Penyebab jerawat pada pria Saat memasuki masa remaja, pria mengalami peningkatan kadar androgen, yang merangsang perkembangan kelenjar sebasea dan meningkatkan sekresi. Jika pori-pori tersumbat, sekresi yang terjebak menumpuk di dalam pori-pori, dengan mudah membentuk komedo.
Jaga Kebersihan
Untuk mencegah jerawat, pria yang cenderung mengabaikan perawatan pribadi harus memperhatikan kebersihan dengan seksama. Barang-barang tempat tidur seperti selimut, penutup kasur, bantal, dan handuk wajah harus selalu dijaga kebersihannya. Jika memungkinkan, paparkan barang-barang ini pada sinar matahari langsung, karena sinar ultraviolet memiliki sifat antibakteri dan desinfektan.
Pembersihan Wajah yang Benar
Banyak pria lebih suka membersihkan wajah secara sembarangan dengan handuk atau menggunakan sabun, menganggap hal ini praktis dan efektif untuk menghilangkan kotoran.Faktanya, pendekatan ini sepenuhnya salah. Tidak hanya gagal membersihkan kotoran dari pori-pori, tetapi sifat alkali sabun dapat merusak kulit secara serius, menyebabkan kekeringan berlebihan. Hal ini, pada gilirannya, memicu produksi minyak berlebih dan lebih banyak jerawat.

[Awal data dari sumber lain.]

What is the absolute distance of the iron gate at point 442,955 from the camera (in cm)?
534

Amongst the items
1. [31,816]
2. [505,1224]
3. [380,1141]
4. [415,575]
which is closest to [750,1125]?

Batasi Konsumsi Makanan Cepat Saji
Makanan cepat saji, camilan, dan makanan junk lainnya dapat dengan mudah menyebabkan sembelit, yang dapat memicu jerawat. Mengonsumsi banyak sayuran, buah, dan menjaga pola makan seimbang juga sangat penting.
Jangan memencet jerawat
Hindari memencet jerawat.Pria sering memencet nanah atau sumbatan sebum putih dari jerawat, merasa puas dan seolah-olah mempercepat hilangnya jerawat. Namun, hal ini menyebabkan kerusakan kulit yang parah, termasuk bekas luka berlubang, bintik hitam, kemerahan, dan pembuluh darah yang melebar membentuk urat-urat halus yang terlihat. Hal ini juga membuat jerawat lebih mungkin kambuh di area yang sama.Sebenarnya, menahan diri untuk tidak menyentuhnya dan menunggu dua hingga tiga minggu, atau menggunakan produk anti jerawat pada tahap awal jerawat, adalah kunci.
Tidur yang cukup
Pastikan Anda mendapatkan tidur yang cukup. Ingatlah bahwa bagi pria, sama seperti wanita, tidur yang baik sangat penting untuk kesehatan kulit.Tidur yang buruk menyebabkan produksi sebum meningkat, yang mengakibatkan lebih banyak jerawat dan kulit kusam. Hindari begadang; usahakan tidur sebelum pukul 11 malam, karena metabolisme kulit biasanya terjadi antara pukul 11 malam dan 2 pagi. Atur jam biologis tubuh Anda untuk menghindari penyesalan akibat jerawat.